Step 1: Build the weekly forecast by location
- Start with baseline trends
- Layer in known drivers: promos, holidays, local events
- Break it down by daypart and channel when possible
Step 2: Translate forecast into actions
- Set labor targets by day and peak hour blocks
- Align prep and ordering plans with expected volume
- Confirm staffing for known spikes
Step 3: Review forecast vs actual
- Look at variance by store and daypart
- Identify the “why,” not just the number
- Update assumptions and rules for next week
Step 4: Coach and standardize
- Share best practices across locations
- Use the same scorecard format brand-wide
- Hold store leaders accountable to the process
Software should make these steps faster and more consistent.
Common Forecasting Mistakes Multi-Location Restaurants Should Avoid
- One forecast model for all stores
- Each location has different demand patterns. Your tool should support location-specific behavior.
- Ignoring channel mix changes
- Delivery-heavy stores forecast differently than dine-in heavy stores.
- Treating the forecast like a report instead of a plan
- If it doesn’t change staffing, prep, or purchasing, it’s not doing its job.
- Not measuring forecast accuracy consistently
- Accuracy improves when you track it weekly and fix the drivers.
- Overcomplicating the workflow
- If managers cannot do it quickly, adoption will drop.
FAQ: Best Restaurant Forecasting Software for Multi-Location
What is the best restaurant forecasting software for multi-location brands?
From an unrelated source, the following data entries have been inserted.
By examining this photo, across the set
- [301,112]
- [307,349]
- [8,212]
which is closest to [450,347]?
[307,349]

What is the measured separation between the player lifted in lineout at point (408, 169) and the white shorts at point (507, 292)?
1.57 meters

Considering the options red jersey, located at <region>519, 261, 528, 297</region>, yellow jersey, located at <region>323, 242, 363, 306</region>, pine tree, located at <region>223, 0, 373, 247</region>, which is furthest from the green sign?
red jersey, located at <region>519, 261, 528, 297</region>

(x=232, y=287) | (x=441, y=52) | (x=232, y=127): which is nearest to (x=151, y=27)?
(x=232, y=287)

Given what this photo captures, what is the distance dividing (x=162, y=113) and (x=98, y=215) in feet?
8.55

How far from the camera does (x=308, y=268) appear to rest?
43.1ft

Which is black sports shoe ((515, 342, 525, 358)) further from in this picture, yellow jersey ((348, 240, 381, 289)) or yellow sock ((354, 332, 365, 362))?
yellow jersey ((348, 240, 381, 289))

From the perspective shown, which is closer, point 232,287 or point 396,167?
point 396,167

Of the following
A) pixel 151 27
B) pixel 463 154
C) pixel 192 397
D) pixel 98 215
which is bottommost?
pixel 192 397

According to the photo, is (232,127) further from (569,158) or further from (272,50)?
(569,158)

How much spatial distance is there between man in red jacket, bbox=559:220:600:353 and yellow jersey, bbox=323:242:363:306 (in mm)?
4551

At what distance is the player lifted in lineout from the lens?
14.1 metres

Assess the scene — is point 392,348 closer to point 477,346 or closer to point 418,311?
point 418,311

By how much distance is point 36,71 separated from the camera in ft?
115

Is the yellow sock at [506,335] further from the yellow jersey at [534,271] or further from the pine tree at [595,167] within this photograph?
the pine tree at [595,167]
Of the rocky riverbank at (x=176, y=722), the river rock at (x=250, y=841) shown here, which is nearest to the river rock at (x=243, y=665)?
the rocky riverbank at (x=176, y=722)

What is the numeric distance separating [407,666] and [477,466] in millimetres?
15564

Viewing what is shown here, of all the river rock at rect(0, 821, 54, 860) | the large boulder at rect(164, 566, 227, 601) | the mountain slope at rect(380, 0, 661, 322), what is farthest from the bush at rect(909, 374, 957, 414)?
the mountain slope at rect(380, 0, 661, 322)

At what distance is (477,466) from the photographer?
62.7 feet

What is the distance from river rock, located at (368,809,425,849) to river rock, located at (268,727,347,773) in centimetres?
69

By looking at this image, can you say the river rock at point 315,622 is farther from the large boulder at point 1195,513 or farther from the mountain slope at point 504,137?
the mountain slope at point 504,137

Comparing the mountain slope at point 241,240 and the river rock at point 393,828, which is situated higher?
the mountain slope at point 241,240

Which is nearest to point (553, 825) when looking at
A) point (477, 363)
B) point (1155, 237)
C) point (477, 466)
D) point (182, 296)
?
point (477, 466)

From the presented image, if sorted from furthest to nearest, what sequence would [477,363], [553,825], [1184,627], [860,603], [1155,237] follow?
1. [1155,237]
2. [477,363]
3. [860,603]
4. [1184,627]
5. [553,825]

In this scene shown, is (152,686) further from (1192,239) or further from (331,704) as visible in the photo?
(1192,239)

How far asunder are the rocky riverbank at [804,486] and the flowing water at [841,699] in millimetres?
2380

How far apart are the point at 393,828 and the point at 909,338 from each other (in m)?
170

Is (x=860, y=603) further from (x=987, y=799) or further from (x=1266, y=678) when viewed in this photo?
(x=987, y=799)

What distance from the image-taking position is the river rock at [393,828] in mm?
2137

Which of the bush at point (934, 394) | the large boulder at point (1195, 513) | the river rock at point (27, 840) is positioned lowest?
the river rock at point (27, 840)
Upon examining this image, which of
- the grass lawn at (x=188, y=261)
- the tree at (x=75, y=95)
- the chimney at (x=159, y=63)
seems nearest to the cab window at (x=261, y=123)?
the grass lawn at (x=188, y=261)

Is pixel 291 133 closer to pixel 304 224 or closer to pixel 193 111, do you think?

The best option depends on your primary goal. If you want forecasting that supports consistent execution and revenue outcomes across locations, RevMenue is a strong fit. If your goal is labor scheduling driven by forecasted sales, 7shifts is a common choice.
What should multi-location restaurant forecasting software include?
At minimum, look for:
- Store-level forecasts with rollups
- Daypart and channel breakdowns
- Forecast vs actual variance tracking
- POS integrations
- Labor planning support
Can POS systems do forecasting well on their own?
Some POS systems offer solid reporting that helps with forecasting, especially if you want everything in one ecosystem. However, many multi-location operators use specialized tools when they need deeper forecasting, labor planning, and variance workflows.
How far ahead should restaurants forecast?
Most operators forecast at multiple horizons:
- Daily and weekly for labor and ordering
- Monthly for budgeting and purchasing planning
- Quarterly for higher-level targets and seasonal strategy
Your software should support at least weekly forecasting with easy updates.
How do you improve forecast accuracy across multiple locations?
Improve accuracy by:
- Forecasting at the store level, not just company-wide
- Separating dayparts and channels
- Tracking forecast vs actual weekly
- Logging key drivers like promos, holidays, weather, and local events
- Standardizing the process so every store follows the same workflow
Is forecasting software worth it for small multi-unit operators?
Yes, especially once you hit 3 to 5 locations. That is usually where spreadsheets stop scaling and labor and purchasing mistakes start compounding. The right tool pays for itself through lower waste, tighter labor, and fewer operational surprises.